Content starts
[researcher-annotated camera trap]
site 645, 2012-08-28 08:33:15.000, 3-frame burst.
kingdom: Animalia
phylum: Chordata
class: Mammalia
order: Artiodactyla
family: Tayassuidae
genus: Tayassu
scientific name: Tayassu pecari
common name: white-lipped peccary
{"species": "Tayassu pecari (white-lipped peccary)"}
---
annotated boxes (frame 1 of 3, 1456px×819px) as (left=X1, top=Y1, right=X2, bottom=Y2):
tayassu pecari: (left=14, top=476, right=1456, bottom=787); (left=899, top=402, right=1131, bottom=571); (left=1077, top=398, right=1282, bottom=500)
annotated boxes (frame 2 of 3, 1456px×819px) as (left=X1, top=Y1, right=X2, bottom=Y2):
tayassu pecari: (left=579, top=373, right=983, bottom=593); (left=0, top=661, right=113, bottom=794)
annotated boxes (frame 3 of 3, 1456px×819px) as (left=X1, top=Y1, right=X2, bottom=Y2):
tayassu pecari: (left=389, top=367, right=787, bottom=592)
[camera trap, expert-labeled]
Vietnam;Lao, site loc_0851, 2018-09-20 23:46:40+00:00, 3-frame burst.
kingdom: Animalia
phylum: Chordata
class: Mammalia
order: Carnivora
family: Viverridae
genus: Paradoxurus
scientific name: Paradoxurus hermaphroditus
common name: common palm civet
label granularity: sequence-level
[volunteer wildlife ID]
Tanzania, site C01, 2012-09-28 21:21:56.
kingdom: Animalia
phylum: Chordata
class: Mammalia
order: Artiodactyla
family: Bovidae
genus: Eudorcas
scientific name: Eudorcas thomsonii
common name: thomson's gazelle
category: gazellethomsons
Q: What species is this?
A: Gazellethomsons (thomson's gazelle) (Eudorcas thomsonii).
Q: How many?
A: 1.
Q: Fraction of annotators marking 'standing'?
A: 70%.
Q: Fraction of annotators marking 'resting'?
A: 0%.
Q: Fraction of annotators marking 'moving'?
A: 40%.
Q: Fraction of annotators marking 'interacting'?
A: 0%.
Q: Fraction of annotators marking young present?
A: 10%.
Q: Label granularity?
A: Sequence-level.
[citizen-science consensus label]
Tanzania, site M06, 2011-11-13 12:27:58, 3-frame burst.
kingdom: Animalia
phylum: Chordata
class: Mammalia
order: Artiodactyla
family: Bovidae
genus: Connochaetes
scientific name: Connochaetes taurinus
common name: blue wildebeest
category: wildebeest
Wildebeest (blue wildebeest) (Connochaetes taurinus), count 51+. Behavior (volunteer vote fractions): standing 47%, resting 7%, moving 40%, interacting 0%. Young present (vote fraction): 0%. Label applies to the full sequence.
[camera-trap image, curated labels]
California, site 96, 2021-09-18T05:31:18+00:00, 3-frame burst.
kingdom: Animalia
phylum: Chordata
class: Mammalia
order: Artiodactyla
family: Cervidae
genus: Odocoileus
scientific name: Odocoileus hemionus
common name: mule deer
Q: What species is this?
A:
Content ends
### HOW TO COMPLETE THIS TASK
Working through the data above, find every line holding "annotators" and copy it.

### RESPONSE AREA
Q: Fraction of annotators marking 'standing'?
Q: Fraction of annotators marking 'resting'?
Q: Fraction of annotators marking 'moving'?
Q: Fraction of annotators marking 'interacting'?
Q: Fraction of annotators marking young present?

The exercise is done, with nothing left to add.